Dresden. Die Strukturfördermittel der EU haben laut einer Studie des ifo Instituts Dresden geholfen, in strukturschwachen Regionen das Wachstum zu fördern. Davon profitierte Ostdeutschland besonders.
„Unsere Berechnungen zeigen, dass ein Euro EU-Förderung langfristig zu zwei Euro zusätzlichem Bruttoinlandsprodukt führte“, sagt Joachim Ragnitz, stellvertretender Leiter der Niederlassung Dresden des ifo Instituts. „Vor allem die Förderung von Forschung, Wissenstransfer und Innovation wirkte sich positiv aus, da diese besonders hohe Produktivitätseffekte haben.“
Deutschland erhielt in der Förderperiode 2014-2020 fast 21 Milliarden Euro an Strukturfördermitteln von der Europäischen Union. Fast zwei Drittel davon kamen den strukturschwächeren Regionen in Ostdeutschland zugute, weil diese nach den EU-Kriterien als besonders förderwürdig eingestuft wurden. Die geförderten Gesamtinvestitionen lagen hier bei rund 700 Euro je Einwohner, in Westdeutschland hingegen nur bei etwa 150 Euro je Einwohner. Ohne diese Unterstützung wären die öffentlichen Investitionen in Ostdeutschland deutlich geringer ausgefallen. Auch kleine und mittlere Unternehmen profitierten von den von der EU mitfinanzierten Förderprogrammen.

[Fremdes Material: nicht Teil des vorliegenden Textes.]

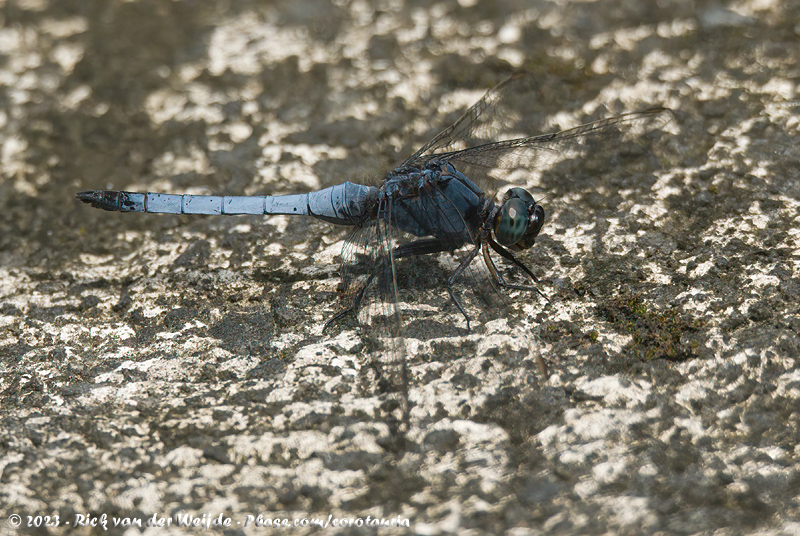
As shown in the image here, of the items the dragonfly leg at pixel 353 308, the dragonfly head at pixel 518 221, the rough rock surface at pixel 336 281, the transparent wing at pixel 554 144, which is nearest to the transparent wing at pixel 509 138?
the transparent wing at pixel 554 144

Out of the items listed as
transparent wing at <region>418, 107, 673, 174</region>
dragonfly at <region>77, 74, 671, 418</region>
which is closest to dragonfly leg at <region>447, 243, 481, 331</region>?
dragonfly at <region>77, 74, 671, 418</region>

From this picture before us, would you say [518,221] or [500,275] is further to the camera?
[500,275]

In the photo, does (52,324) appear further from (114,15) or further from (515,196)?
(114,15)

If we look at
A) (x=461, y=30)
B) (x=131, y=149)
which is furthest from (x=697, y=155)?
(x=131, y=149)

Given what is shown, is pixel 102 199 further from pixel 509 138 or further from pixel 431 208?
pixel 509 138

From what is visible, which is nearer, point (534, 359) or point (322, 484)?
point (322, 484)

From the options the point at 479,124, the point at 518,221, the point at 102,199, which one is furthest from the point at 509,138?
the point at 102,199

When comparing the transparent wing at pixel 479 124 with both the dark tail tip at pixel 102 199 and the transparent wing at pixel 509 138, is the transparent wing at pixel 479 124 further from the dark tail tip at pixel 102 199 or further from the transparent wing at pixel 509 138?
the dark tail tip at pixel 102 199
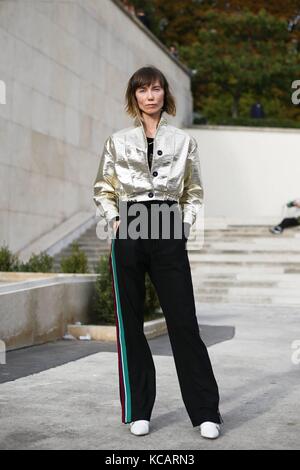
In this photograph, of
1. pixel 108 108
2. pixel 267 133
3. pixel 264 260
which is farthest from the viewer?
pixel 267 133

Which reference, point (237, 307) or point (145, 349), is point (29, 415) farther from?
point (237, 307)

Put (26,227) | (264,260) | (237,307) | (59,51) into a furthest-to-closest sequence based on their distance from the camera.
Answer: (59,51), (26,227), (264,260), (237,307)

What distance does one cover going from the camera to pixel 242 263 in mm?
15734

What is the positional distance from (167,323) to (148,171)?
2.77 feet

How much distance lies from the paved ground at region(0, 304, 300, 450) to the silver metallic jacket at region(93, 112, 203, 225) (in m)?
1.18

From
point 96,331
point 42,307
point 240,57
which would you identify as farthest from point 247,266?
point 240,57

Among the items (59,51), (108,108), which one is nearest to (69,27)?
(59,51)

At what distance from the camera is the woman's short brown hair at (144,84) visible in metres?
4.13

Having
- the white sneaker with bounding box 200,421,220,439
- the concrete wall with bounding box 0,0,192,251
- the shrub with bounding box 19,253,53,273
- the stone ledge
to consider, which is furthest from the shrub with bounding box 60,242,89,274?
the white sneaker with bounding box 200,421,220,439

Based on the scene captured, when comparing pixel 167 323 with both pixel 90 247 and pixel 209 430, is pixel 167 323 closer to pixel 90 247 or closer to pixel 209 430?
pixel 209 430

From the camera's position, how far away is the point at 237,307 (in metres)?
12.7

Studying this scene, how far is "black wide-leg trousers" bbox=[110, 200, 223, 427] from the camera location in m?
3.98

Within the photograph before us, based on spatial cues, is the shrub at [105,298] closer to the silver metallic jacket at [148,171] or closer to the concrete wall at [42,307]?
the concrete wall at [42,307]

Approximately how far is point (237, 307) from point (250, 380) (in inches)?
274
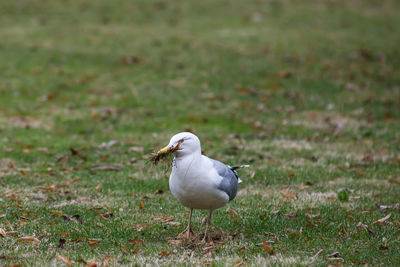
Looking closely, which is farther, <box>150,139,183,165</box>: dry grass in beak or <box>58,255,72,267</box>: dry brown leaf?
<box>150,139,183,165</box>: dry grass in beak

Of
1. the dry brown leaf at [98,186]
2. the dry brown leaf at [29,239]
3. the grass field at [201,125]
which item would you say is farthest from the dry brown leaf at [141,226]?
the dry brown leaf at [98,186]

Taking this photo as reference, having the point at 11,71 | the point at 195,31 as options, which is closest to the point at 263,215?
the point at 11,71

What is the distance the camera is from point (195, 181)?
534cm

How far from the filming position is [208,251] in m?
5.48

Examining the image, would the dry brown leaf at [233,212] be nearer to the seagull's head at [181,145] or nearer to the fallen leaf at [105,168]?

„Wegen der klammen Finanzlage gerade auch der ostdeutschen Länder und ihrer Kommunen hätten viele Investitionen in Infrastruktur und wachstumsstärkende Projekte nicht finanziert werden können“, sagt Ragnitz. Angesichts der momentan laufenden Verhandlungen um den EU-Finanzrahmen 2028-2034 warnt er vor einer Kürzung dieser Mittel: „Eine Einschränkung der EU-Förderung könnte gravierende negative Wirkungen haben.“
Die Niederlassung Dresden des ifo Instituts hat die europäische Strukturförderung 2014-2020 im Rahmen einer großangelegten Evaluationsstudie analysiert, gemeinsam mit der Gesellschaft für Finanz- und Regionalanalysen (GEFRA) und der Rambøll Management Consulting.